V3 has gain of 50 across 100K ohms. Without a rail cap and with a 10K dropper from the raw supply, about 1/10th of that appears across the 10K.
That signal sneaks via R2 back into V3, mildly attenuated by V2's plate resistance. However V3 inverts so the sneakback is NEGative feedback. Without some major complication, this is always stable. TIP: put your stages in pairs.
That signal also sneaks via R1 into V2 into V3, mildly attenuated by V1's and V2's plate resistances. Neglecting the loss at V1, we have gain of 50 * 5 or 250. And the inverter-inverter path is POSITIVE feedback. This is UNstable.
We must break the power rail, perhaps at "X", and insert enough signal-sneak loss to eliminate the forward gain throuh V2 and V3.
If all stages were DC-coupled, we'd be in a bind. To get 250:1 loss all the way to DC, we'd end up about 1 Volt. DC amplifiers do other things.
We are Audio men. The world stops at 20Hz and we don't pay to go lower. Therefore if "X" has 250:1 loss at-and-above 20Hz, we will be stable.
Actually the PSRR at V1 may be 3:1. So "X" only needs about 100:1 reduction at 20Hz.
And the full V1 V2 V3 string has main-path gain of maybe 50*50*50= 125,000 !! We will NEVER run three sequential stages wide-open! We have three stages because we have tone-control loss, mixer loss, cliper/filter loss, etc. If there's 10:1 tone-stack loss between V2 and V3, we only need ~~10:1 loss in "X".

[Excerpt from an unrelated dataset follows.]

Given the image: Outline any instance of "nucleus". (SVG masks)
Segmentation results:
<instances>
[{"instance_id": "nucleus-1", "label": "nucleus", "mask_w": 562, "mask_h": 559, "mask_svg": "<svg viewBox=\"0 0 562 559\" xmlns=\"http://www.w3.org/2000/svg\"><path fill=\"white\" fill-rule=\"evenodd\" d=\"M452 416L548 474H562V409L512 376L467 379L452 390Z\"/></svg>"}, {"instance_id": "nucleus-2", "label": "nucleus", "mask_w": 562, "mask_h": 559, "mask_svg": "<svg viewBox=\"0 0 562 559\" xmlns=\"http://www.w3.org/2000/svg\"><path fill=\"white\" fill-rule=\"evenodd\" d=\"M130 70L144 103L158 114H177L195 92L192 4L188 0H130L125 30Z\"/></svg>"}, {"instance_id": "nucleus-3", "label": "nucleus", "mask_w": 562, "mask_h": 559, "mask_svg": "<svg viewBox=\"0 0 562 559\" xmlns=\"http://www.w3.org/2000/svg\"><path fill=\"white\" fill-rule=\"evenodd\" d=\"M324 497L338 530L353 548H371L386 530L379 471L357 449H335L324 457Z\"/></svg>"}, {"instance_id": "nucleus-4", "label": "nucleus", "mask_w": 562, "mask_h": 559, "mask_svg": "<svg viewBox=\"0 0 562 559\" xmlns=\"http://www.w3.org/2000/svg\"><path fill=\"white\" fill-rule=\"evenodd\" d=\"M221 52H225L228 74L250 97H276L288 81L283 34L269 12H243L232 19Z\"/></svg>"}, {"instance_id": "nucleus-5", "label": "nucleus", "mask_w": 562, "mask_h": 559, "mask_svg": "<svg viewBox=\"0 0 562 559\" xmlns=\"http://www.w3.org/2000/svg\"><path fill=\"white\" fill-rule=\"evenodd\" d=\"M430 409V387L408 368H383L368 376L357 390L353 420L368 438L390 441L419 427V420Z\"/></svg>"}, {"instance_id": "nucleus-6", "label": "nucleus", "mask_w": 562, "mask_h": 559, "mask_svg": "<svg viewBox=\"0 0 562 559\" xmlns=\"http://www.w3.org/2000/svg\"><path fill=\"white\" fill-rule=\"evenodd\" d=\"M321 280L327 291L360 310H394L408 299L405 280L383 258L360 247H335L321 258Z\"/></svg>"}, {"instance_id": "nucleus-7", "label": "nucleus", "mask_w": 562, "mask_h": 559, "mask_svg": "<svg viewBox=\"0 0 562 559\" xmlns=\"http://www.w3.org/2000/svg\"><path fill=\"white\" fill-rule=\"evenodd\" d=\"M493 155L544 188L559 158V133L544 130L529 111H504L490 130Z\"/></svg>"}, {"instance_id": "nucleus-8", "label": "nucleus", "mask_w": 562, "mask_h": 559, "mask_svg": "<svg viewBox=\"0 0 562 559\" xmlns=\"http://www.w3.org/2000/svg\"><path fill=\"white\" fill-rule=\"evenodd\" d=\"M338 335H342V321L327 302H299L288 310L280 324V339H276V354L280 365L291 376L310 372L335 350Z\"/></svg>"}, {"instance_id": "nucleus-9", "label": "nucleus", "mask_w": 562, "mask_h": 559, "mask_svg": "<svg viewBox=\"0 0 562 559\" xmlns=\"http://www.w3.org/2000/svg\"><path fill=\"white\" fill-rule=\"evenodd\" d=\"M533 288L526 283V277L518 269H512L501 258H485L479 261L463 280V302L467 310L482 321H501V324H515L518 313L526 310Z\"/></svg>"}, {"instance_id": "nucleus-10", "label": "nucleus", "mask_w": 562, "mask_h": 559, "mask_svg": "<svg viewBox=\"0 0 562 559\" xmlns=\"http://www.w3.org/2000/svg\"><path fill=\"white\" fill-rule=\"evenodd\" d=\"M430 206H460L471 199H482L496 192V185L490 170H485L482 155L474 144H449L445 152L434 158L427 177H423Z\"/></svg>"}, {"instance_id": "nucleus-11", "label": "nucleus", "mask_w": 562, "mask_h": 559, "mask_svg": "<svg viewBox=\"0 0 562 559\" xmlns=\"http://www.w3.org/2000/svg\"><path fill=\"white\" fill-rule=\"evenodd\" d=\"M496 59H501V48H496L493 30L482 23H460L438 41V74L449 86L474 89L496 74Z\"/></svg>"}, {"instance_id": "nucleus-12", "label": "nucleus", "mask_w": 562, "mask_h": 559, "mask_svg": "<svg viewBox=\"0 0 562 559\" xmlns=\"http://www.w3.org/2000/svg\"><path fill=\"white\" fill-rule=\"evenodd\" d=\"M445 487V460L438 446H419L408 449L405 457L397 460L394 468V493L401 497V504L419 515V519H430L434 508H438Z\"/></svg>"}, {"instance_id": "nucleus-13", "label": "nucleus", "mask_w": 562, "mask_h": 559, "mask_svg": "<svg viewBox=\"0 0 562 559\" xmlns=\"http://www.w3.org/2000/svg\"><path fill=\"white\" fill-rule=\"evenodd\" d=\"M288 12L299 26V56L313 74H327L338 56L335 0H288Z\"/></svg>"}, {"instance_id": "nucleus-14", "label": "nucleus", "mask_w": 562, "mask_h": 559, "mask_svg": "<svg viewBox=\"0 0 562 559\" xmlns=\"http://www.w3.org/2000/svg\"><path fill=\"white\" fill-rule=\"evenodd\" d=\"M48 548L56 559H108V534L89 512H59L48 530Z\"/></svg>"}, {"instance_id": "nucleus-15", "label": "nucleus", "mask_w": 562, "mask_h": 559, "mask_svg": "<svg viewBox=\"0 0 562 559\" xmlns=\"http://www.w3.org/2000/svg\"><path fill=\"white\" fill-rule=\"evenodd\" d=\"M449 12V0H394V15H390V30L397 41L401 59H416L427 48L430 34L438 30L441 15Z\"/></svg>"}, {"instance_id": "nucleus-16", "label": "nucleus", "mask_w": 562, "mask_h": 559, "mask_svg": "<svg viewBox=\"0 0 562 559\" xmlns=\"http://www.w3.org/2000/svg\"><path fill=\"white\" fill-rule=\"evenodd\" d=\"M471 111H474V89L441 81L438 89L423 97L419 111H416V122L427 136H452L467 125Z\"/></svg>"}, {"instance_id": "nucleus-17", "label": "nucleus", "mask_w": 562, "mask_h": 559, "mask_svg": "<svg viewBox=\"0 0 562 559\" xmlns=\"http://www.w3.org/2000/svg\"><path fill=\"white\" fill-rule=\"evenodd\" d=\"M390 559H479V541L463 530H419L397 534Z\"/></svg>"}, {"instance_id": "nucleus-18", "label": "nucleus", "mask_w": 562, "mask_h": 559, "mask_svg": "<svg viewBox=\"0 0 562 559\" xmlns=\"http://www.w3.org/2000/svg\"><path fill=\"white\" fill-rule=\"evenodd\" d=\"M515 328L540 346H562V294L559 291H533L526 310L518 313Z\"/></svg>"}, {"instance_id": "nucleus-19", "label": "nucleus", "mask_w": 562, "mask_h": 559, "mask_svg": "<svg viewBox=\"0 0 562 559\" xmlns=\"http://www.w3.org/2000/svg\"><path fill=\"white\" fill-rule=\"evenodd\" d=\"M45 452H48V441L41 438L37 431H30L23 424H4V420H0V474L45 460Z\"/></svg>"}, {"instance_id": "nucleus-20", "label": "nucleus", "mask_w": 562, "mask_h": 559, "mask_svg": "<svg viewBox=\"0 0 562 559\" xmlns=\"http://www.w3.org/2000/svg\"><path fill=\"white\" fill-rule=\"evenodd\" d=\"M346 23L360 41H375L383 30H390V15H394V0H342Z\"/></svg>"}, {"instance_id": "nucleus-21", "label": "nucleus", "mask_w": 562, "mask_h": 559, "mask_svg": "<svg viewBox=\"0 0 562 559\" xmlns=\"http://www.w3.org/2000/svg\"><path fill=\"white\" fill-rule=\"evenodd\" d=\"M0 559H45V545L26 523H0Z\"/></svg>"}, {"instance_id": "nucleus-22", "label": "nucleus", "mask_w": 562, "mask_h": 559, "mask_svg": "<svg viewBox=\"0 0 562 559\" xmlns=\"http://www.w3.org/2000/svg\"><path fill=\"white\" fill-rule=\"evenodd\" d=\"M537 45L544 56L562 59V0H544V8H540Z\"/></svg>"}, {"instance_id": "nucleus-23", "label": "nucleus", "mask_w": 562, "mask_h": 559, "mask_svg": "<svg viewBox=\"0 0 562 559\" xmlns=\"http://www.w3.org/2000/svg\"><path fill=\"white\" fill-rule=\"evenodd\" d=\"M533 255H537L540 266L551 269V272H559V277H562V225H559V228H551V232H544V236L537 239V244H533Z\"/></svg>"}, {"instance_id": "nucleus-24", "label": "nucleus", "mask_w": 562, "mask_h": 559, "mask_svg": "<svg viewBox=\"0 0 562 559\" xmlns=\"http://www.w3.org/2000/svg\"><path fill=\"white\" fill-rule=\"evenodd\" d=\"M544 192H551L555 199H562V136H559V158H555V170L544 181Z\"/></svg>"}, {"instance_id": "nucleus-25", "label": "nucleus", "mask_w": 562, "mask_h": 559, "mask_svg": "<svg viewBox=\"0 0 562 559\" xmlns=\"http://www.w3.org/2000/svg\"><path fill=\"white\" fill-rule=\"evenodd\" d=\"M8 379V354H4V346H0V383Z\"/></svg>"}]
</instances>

I said we audio-guys stop at 20Hz. In fact we swing many ways. Guitar sound may "want" 70Hz or even 100Hz drop-off. Doing this with undersized coupling caps saves pennies. That also means less power-rail filtering which saves more pennies. OTOH, a cascade of many "20Hz" cut-offs adds-up to serious loss by 50Hz, so hi-fi systems often aim each stage below 1Hz. Also some tube coupling networks just don't cut-off much: a self-bias cathodyne has huge input impedance and the smallest (cheapest) cap may still pass to a few Hz. So there's some thought needed.